In all seriousness, I don’t think you are a bad mom. This is 100% ADHD related and really has nothing to do with the actual food you are giving/not giving. Treat the ADHD (not therapy, but actual medication) and I bet you will see a huge change in these behaviors.


I mean, my kid loves goat cheese soooo....
Anonymous
Anonymous wrote:
Anonymous wrote:OP: don’t you see?? Your kids wouldn’t be binge eating junk if you fed them more couscous, arugula and goat cheese salad, and quinoa.
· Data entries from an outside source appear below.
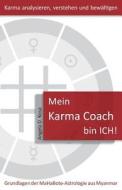 Mein Karma Coach Bin Ich!: Grundlagen Der Mahabote Astrologie Aus Myanmar (Burma) di Angela D. Kosa edito da Createspace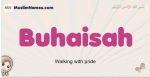 Buhaisah muslim girls name and meaning, islamic girls name Buhaisah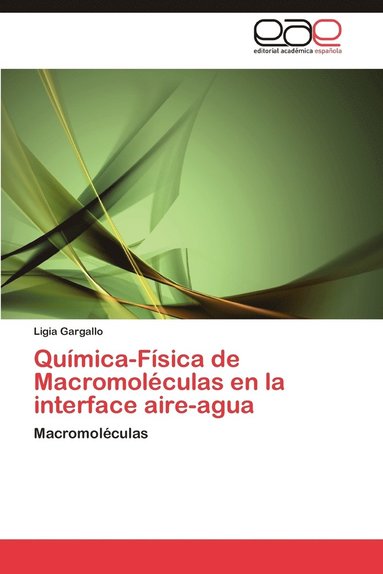 bokomslag Qumica-Fsica de Macromolculas en la interface aire-agua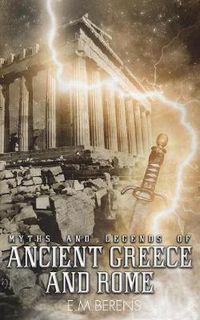 Cover image for Myths and Legends of Ancient Greece and Rome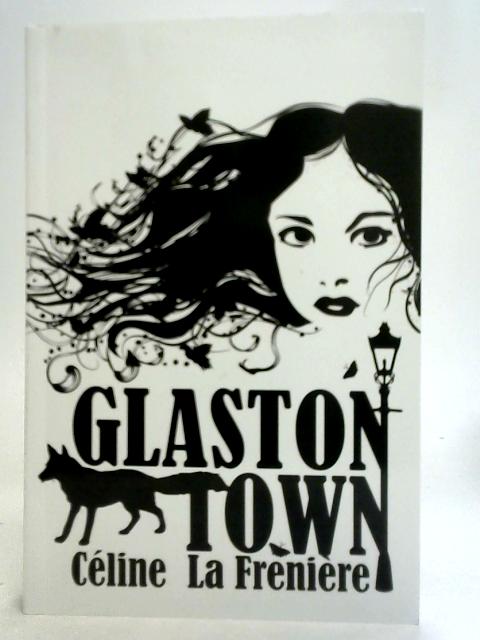 Glaston Town By Celine La Freniere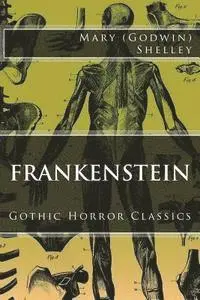 Mary Wollstonecraft (Godwin) Shelley - Gothic Horror Classics: Frankenstein, Häftad. Tillgänglighet: Lägg i varukorg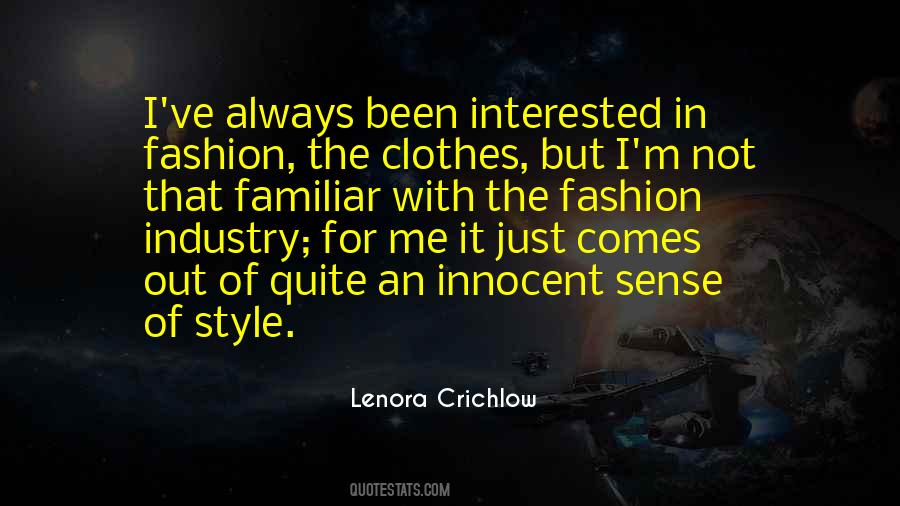 Quotes About Fashion Industry #432378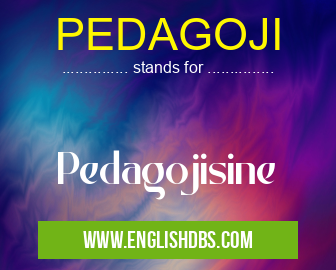 PEDAGOJI means Pedagojisine PEDAGOJI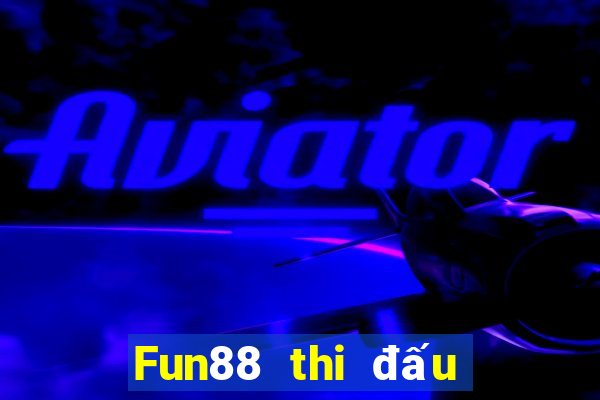 Fun88 thi đấu để đặt cược vào lol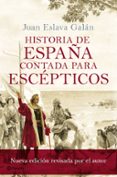 HISTORIA DE ESPAA CONTADA PARA ESCEPTICOS (NUEVA EDICION REVISADA POR EL AUTOR) de ESLAVA GALAN, JUAN 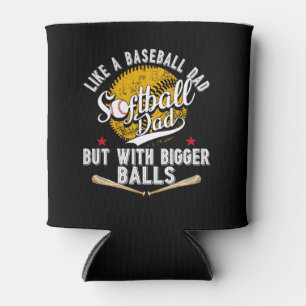 Enfriador De Latas Softball Dad like A Baseball Dad but with Bigger B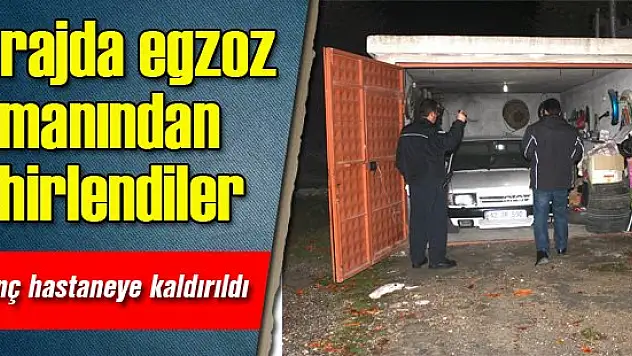 Garajda egzoz dumanından zehirlendiler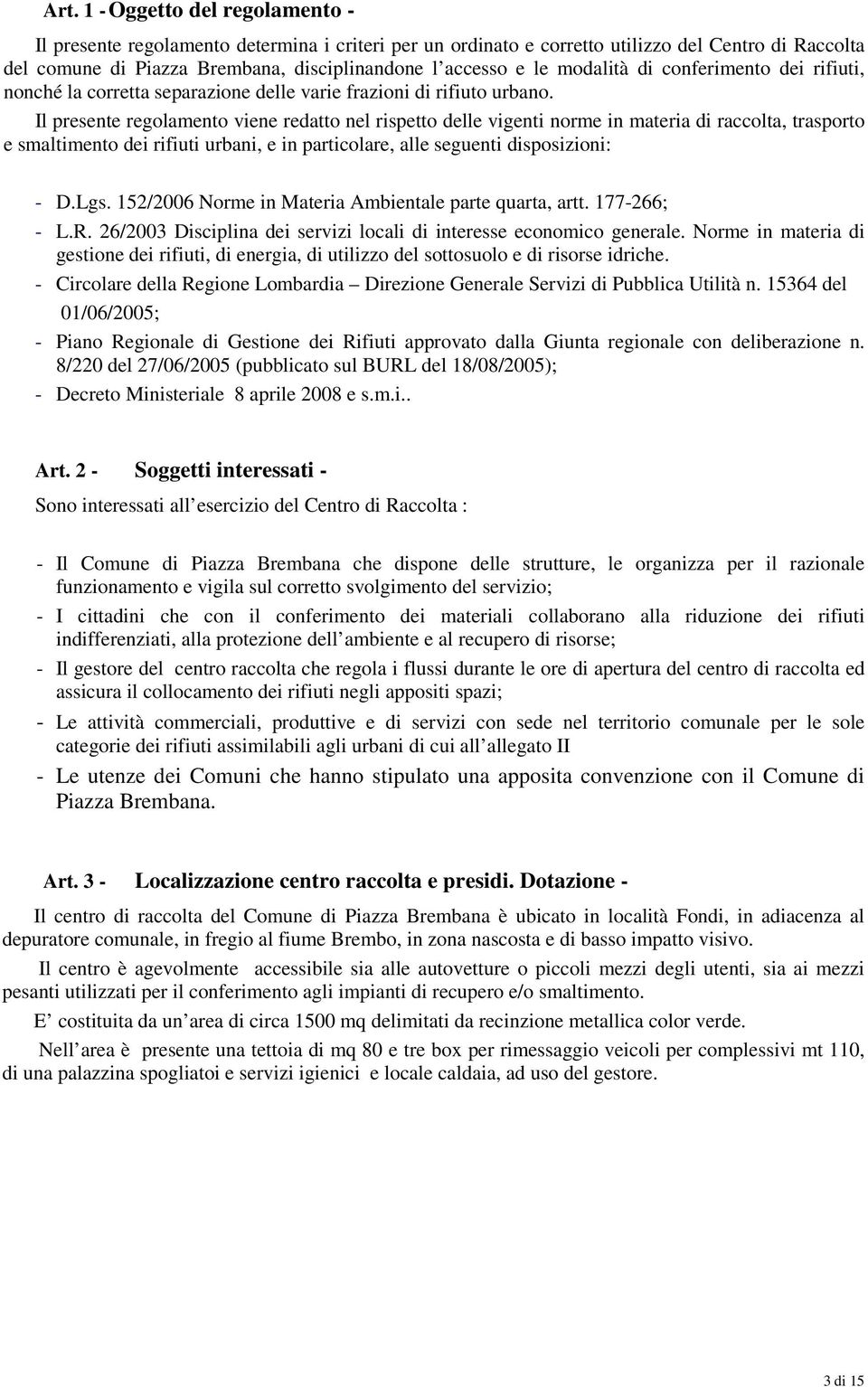 Il presente regolamento viene redatto nel rispetto delle vigenti norme in materia di raccolta, trasporto e smaltimento dei rifiuti urbani, e in particolare, alle seguenti disposizioni: - D.Lgs.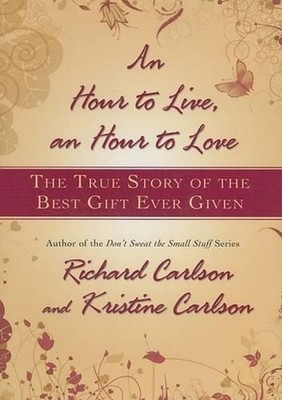 An Hour to Live, an Hour to Love: The True Story of the Best Gift Ever Given by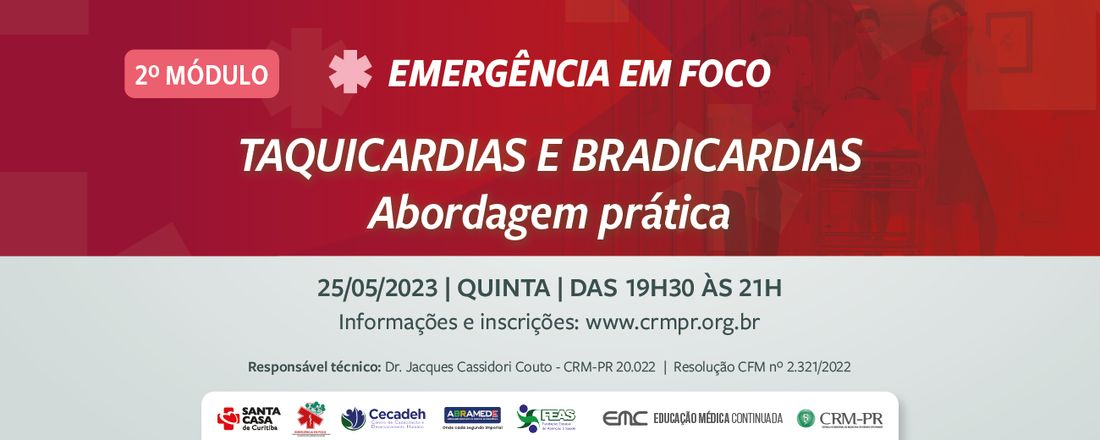 Emergência em Foco - 2º Módulo: Taquicardias e Bradicardias – Abordagem prática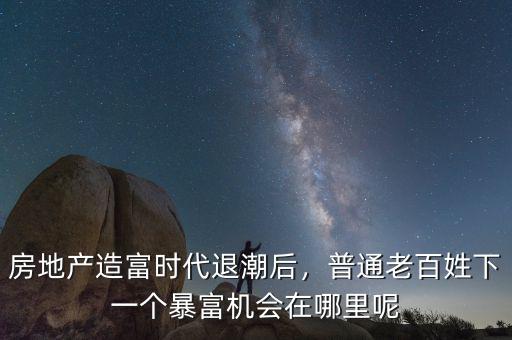 房地產(chǎn)造富時代退潮后，普通老百姓下一個暴富機會在哪里呢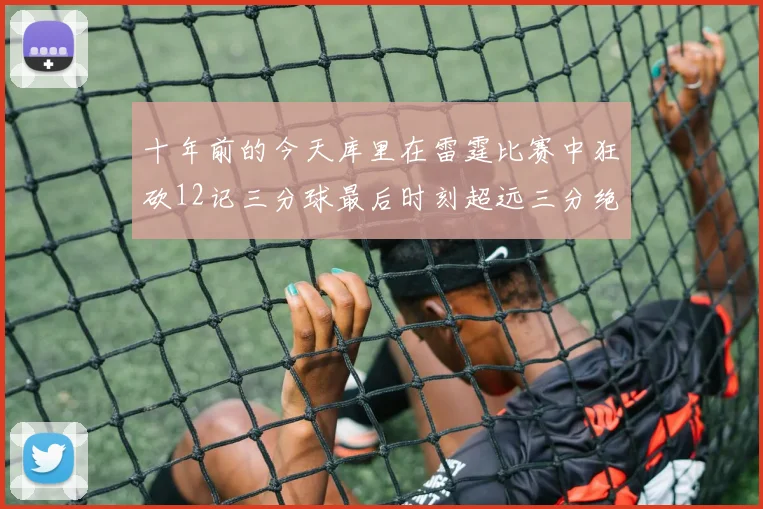十年前的今天库里在雷霆比赛中狂砍12记三分球最后时刻超远三分绝杀对手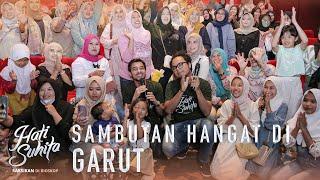 SAMBUTAN HANGAT UNTUK HATI SUHITA DI GARUT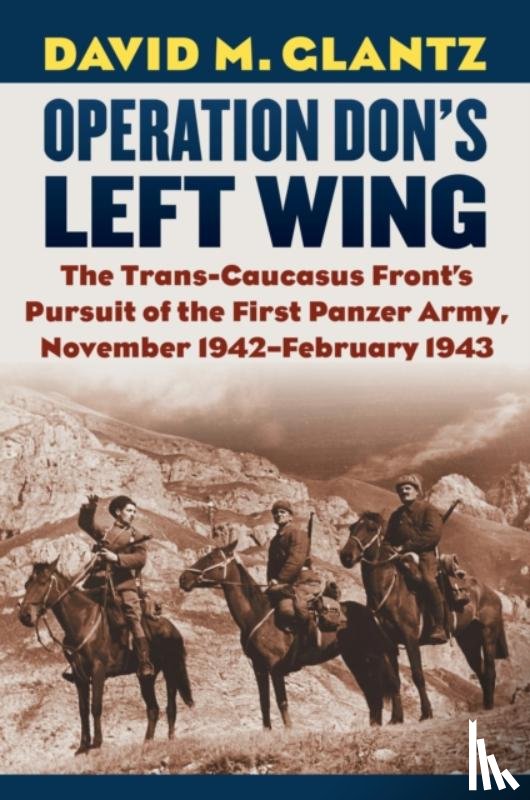 Glantz, David M. - Operation Don's Left Wing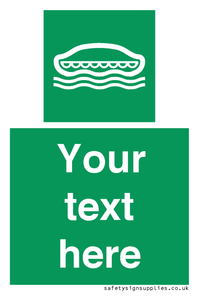 Custom sign safe condition Lifeboat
If they are still super hungry after all that nutritious food, give them a clementine.

In all seriousness, I don’t think you are a bad mom. This is 100% ADHD related and really has nothing to do with the actual food you are giving/not giving. Treat the ADHD (not therapy, but actual medication) and I bet you will see a huge change in these behaviors.


I mean, my kid loves goat cheese soooo....


That's fine. But there is no calcium in it and not as much protein as mozzeralla cheese. So isnt any better of a
choice than Op's cheese stick
Anonymous
Anonymous wrote:I have neighbors whose kids were like this. It was because their parents made their kids eat the same restricted diets as them.


I do everything I can to prevent my kids from being this way. When they were super small I noticed they would always ask for snacks at friends house. Two really good friends said to me just go to Sam's club and buy a variety of snacks. Once it's available the kids don't beg for it nor do they binge it. I buy a variety, there is nothing wrong with a rice krispie treat, dried fruit,granola bars, chips, belivsts bars etc especially if you are an active kid.